I tend to agree with Jon.  On Windows, this is required behavior, and we
should enforce it.  On Unix, the OS is going to open fd's 0-2
automatically.  In order for them to no longer be opened when the
program is run, the programmer must have done something to close them.

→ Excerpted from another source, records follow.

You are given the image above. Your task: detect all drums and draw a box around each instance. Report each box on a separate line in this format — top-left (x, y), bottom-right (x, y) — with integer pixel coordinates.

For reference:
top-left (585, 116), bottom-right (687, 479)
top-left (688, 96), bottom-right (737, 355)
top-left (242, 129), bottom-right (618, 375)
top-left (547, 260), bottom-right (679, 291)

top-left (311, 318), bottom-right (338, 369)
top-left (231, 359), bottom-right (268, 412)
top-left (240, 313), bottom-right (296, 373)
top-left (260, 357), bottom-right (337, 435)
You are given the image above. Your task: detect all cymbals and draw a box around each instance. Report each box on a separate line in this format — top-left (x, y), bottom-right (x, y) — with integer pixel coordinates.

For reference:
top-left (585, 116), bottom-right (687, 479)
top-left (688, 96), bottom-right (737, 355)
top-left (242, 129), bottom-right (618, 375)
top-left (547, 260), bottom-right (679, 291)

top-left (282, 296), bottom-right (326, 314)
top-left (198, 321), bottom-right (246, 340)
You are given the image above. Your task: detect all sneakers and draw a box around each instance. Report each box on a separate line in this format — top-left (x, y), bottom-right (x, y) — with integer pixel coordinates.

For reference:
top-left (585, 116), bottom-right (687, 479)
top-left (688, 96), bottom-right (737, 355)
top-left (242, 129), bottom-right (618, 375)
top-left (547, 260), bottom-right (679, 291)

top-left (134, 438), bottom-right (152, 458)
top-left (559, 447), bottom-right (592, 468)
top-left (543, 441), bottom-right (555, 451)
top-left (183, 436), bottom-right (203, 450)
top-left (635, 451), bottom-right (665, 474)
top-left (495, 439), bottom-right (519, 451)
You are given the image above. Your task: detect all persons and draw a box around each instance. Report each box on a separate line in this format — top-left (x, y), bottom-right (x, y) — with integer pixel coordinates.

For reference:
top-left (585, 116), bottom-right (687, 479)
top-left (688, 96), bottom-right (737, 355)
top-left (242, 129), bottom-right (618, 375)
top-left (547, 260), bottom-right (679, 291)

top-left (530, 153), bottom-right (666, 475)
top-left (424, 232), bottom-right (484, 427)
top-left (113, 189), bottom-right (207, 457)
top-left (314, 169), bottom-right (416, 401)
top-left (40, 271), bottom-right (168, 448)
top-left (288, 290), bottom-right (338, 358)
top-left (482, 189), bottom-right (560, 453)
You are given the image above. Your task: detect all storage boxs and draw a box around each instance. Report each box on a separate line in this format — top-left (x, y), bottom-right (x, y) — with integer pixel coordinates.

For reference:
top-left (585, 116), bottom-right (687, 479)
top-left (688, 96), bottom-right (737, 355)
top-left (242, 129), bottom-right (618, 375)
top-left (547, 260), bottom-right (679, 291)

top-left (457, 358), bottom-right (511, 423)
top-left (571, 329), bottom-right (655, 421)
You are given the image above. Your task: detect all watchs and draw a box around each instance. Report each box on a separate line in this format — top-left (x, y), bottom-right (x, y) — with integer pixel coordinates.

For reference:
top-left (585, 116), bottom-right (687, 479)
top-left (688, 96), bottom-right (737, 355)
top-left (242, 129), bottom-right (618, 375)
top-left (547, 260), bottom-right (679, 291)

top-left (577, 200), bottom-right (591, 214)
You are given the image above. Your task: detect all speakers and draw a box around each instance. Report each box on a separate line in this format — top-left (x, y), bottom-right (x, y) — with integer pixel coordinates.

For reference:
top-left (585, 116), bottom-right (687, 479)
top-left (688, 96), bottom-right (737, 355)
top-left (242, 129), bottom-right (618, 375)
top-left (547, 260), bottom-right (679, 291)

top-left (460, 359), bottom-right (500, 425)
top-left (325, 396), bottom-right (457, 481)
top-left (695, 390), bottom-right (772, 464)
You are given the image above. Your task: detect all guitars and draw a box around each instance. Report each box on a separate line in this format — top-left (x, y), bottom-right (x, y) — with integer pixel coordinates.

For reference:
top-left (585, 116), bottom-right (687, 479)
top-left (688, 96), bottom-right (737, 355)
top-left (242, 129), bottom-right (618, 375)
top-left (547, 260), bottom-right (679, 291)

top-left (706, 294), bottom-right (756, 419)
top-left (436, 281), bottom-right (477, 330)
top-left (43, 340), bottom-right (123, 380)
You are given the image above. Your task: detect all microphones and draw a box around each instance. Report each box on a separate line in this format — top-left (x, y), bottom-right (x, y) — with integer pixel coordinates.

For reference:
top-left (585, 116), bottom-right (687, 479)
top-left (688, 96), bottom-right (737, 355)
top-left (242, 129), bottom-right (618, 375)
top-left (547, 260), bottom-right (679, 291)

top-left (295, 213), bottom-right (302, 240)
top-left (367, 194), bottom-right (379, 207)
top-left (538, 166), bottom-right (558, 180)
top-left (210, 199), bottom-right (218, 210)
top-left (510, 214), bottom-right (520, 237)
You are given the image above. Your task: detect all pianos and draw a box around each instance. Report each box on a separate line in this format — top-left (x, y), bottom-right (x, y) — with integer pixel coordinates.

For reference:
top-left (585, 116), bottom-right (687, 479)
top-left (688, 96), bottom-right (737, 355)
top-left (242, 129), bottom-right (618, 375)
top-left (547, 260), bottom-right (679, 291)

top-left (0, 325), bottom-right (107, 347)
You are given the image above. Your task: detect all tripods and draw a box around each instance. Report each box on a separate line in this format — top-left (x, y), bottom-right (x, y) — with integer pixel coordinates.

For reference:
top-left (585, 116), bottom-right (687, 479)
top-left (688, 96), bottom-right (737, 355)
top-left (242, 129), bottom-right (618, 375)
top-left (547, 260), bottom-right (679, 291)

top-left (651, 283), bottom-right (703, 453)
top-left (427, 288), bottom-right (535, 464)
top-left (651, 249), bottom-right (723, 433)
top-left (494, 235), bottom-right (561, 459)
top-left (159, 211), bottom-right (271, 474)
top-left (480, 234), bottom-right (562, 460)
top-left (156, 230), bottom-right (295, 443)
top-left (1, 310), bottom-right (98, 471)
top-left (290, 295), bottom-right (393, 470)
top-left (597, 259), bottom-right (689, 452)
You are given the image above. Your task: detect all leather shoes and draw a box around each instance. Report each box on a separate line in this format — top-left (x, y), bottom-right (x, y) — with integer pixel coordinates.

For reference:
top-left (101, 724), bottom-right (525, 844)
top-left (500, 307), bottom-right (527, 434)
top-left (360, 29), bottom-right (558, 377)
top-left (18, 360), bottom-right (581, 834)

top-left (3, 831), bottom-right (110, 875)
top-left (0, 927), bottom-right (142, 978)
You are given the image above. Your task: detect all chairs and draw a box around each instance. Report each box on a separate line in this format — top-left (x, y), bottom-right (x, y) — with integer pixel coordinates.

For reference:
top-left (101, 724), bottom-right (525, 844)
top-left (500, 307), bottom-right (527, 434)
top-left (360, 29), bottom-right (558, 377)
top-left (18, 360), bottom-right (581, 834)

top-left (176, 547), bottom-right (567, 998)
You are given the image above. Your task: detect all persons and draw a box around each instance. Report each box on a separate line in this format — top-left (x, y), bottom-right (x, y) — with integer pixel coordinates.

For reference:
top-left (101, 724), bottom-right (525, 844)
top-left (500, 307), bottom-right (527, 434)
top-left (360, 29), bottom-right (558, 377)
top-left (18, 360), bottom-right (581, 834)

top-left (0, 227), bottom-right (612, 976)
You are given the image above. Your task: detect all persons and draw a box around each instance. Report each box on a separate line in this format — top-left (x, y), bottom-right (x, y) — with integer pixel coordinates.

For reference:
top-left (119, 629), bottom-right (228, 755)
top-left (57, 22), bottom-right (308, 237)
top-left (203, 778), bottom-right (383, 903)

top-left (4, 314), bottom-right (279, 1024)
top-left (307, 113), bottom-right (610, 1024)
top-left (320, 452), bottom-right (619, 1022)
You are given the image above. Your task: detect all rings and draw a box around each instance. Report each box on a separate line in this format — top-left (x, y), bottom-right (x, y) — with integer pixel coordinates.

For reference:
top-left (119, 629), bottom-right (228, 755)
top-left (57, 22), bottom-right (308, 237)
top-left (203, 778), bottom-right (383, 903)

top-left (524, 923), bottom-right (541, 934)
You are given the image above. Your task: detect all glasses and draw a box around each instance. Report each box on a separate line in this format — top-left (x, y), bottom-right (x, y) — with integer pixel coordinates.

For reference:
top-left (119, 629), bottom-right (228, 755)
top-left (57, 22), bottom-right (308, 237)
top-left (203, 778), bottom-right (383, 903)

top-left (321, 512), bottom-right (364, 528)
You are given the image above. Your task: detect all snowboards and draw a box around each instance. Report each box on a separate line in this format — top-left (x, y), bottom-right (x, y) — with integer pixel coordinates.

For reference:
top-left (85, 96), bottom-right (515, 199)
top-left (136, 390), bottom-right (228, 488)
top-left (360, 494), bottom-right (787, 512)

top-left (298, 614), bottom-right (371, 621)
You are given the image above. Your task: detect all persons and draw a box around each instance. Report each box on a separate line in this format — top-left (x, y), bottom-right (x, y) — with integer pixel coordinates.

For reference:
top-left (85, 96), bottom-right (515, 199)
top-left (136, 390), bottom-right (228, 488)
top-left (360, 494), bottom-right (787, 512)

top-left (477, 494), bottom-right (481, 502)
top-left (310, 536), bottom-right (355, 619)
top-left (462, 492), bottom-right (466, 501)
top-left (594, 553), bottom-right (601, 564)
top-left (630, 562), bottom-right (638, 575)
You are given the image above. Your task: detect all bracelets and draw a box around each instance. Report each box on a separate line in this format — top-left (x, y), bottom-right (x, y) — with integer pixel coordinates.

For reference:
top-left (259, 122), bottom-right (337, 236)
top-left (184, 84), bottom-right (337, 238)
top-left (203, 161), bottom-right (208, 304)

On Windows, the function should exist and it should open the fds.  On
Unix, the function should exist, but it should be a no-op.

Ryan

----------------------------------------------
Ryan Bloom                  [EMAIL PROTECTED]
645 Howard St.              [EMAIL PROTECTED]
San Francisco, CA 

> -----Original Message-----
> From: William A. Rowe, Jr. [mailto:[EMAIL PROTECTED]
> Sent: Sunday, April 14, 2002 2:44 PM
> To: Sander Striker
> Cc: Sascha Schumann; Jon Travis; dev@apr.apache.org
> Subject: RE: Unix missing fd 0..2, Win32 service missing stdin/out/err
> handles
> 
> At 04:39 PM 4/14/2002, Sander Striker wrote:
> > > From: Sascha Schumann [mailto:[EMAIL PROTECTED]
> > > Sent: 14 April 2002 22:46
> >
> > >     do {
> > >         fd = open("/dev/null", O_RDWR);
> > >     } while (fd < 3);
> > >     close(fd);
> >
> >And this is what most daemons (mostly) do.  We could create a
> >convenience function for this.  I don't think it should be default
> >apr behaviour though.  APR is a library.  Libraries shouldn't
> >take options away from users.
> 
> Notice -where- I suggested we put this code.
> 
> apr_initialize() performs library initialization.  It doesn't care
what
> program
> is using the APR features.
> 
> apr_app_initialize is -required- on win32 to compensate for Unicode,
> windows services, and the console 'signals' API.
> 
> An application -entirely- APR-centric Will use apr_app_initialize to
> compensate for whatever platform it was built-for/running-on.  If this
is
> platform compensation, Sascha and I are only suggesting that a typical
> app (daemon or not) will -prefer- this behavior at -invocation-.
> 
> If that app then closes fd 0..2, we don't care.  I'm absolutely -not-
> suggesting that we would ever want to test that apr_file_open()
doesn't
> return an fd 0..2.  Only for startup of an app that we don't know
-who-
> has invoked us, or what a broken daemon-manager has overlooked.